# Knowledge Base Setup for PR Article Generation

This notebook sets up the Amazon Bedrock Knowledge Base that will be used by the the lab6 agentic notebooks. The knowledge base contains examples movie titles information that serve as reference material for matching title search.

## Purpose
- Create a Knowledge Base for Amazon Bedrock
- Upload example movie titles to S3
- Configure embeddings for semantic search
- Store knowledge base ID for use in the main workflow

## Prerequisites
- AWS credentials configured
- S3 bucket access
- Bedrock service permissions
- Example movie title information in the `titles` directory

Let's get started!

In [1]:
import boto3
import os
import uuid
import time

sts_client = boto3.client('sts')
session = boto3.session.Session()

account_id = sts_client.get_caller_identity()["Account"]
region = session.region_name

s3_client = boto3.client('s3', region)
bedrock_client = boto3.client('bedrock-runtime', region)

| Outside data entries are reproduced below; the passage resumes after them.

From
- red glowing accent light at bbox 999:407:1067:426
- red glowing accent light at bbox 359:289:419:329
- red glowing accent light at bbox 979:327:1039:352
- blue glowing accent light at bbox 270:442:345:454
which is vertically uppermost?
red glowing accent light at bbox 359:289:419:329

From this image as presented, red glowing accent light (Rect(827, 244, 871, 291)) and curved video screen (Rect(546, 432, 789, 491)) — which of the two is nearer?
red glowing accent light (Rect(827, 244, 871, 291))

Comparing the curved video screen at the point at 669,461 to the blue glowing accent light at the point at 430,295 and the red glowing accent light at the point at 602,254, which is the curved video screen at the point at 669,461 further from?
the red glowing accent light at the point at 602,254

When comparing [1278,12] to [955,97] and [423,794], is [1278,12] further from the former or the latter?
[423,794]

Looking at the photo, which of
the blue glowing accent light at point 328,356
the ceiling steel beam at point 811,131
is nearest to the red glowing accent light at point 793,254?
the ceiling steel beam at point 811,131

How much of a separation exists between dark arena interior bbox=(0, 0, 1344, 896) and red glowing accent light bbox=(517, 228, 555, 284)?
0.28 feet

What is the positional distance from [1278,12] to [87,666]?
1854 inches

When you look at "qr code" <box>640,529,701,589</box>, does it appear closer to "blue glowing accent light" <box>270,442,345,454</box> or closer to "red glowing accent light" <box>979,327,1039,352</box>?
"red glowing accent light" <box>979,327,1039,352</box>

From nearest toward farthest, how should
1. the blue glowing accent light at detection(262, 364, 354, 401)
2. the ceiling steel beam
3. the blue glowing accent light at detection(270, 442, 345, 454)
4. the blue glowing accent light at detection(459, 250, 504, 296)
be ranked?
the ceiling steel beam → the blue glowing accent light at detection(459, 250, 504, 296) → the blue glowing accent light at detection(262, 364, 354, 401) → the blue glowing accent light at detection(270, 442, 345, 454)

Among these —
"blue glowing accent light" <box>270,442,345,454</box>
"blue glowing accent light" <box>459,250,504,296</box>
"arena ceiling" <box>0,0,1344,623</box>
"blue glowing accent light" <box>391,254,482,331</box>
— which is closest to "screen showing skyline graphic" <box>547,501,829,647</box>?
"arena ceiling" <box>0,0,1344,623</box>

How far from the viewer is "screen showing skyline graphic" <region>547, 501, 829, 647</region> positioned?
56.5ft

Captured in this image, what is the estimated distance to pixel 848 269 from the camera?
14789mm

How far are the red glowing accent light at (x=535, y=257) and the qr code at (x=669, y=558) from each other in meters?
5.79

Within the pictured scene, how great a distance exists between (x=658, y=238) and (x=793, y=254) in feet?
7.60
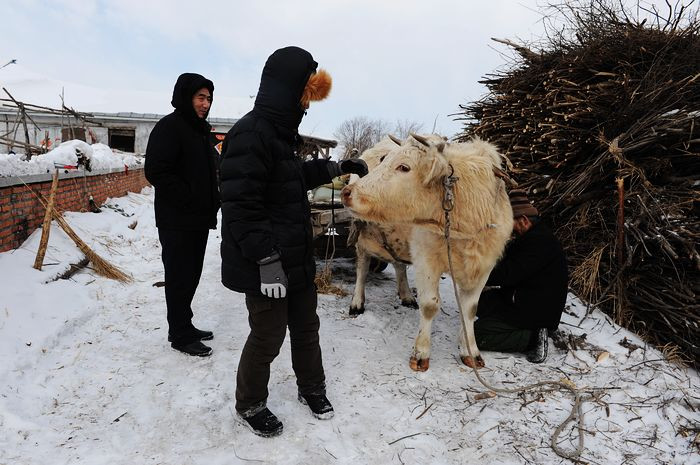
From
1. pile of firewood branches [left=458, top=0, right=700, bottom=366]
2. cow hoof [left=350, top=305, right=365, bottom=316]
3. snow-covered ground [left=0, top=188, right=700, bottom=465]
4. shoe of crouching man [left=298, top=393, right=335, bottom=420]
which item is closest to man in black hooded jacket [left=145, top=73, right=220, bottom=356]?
snow-covered ground [left=0, top=188, right=700, bottom=465]

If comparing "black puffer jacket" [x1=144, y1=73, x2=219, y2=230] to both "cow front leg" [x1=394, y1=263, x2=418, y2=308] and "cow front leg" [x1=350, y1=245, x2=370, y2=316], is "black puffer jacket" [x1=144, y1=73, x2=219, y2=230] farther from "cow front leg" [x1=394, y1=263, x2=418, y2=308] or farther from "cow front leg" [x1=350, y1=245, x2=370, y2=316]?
"cow front leg" [x1=394, y1=263, x2=418, y2=308]

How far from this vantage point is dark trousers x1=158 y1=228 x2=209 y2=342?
3.36 metres

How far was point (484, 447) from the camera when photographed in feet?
8.57

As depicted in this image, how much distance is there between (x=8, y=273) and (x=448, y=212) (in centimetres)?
412

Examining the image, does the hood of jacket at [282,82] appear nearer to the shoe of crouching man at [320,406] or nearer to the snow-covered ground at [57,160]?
the shoe of crouching man at [320,406]

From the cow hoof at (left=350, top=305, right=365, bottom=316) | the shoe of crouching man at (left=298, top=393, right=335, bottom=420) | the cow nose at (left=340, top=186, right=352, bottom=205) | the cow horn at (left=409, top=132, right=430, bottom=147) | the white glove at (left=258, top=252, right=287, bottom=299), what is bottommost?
the cow hoof at (left=350, top=305, right=365, bottom=316)

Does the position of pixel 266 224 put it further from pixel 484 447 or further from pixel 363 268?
pixel 363 268


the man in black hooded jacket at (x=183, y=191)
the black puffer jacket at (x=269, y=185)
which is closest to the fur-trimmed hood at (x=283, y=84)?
the black puffer jacket at (x=269, y=185)

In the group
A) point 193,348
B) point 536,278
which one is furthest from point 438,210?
point 193,348

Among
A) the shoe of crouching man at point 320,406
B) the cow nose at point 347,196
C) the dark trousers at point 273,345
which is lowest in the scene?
the shoe of crouching man at point 320,406

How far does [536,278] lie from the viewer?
3783 millimetres

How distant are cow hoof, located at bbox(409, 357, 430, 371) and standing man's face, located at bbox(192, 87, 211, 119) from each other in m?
2.77

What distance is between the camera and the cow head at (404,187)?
306 cm

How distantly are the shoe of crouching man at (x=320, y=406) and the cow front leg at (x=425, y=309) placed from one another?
0.96 metres
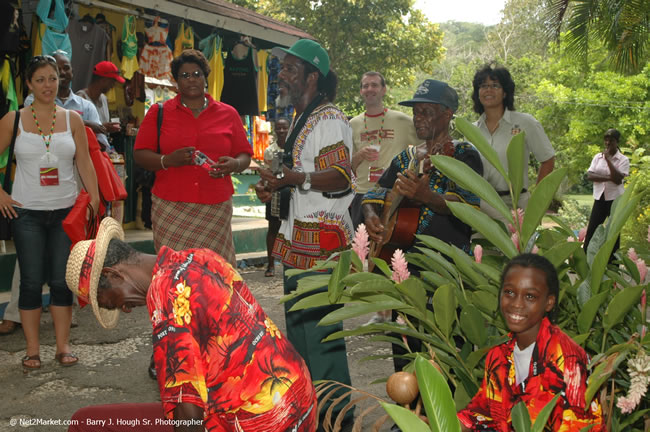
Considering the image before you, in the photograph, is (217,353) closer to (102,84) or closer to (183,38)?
(102,84)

## Importing helper functions
In the following section, we're adding bedrock_agent_helper.py and knowledge_base_helper on Python path, so the files can be recognized and their functionalities can be invoked.

In general, the helper functions handle common tasks including agent creation, Knowledge Bases for Bedrock creation, and accessing data in S3.

In [2]:
import sys

sys.path.insert(0, ".")
sys.path.insert(1, "..")
sys.path.insert(2, "../..")

from utils.bedrock_agent_helper import (
    AgentsForAmazonBedrock
)
from utils.knowledge_base_helper import (
    KnowledgeBasesForAmazonBedrock, upload_directory
)
agents = AgentsForAmazonBedrock()
kb = KnowledgeBasesForAmazonBedrock()

## Create and synchronize Knowledge Base
Before creating an agent, we need to create a Knowledge Base (KB) and associates it with the PR Generator agent.
This KB will contain pristine examples of high quality PRs across different movies. We have synthetically generated some example PRs and stored them in the `good_prs` folder. We'll use them as the basis to create our knowledge base system.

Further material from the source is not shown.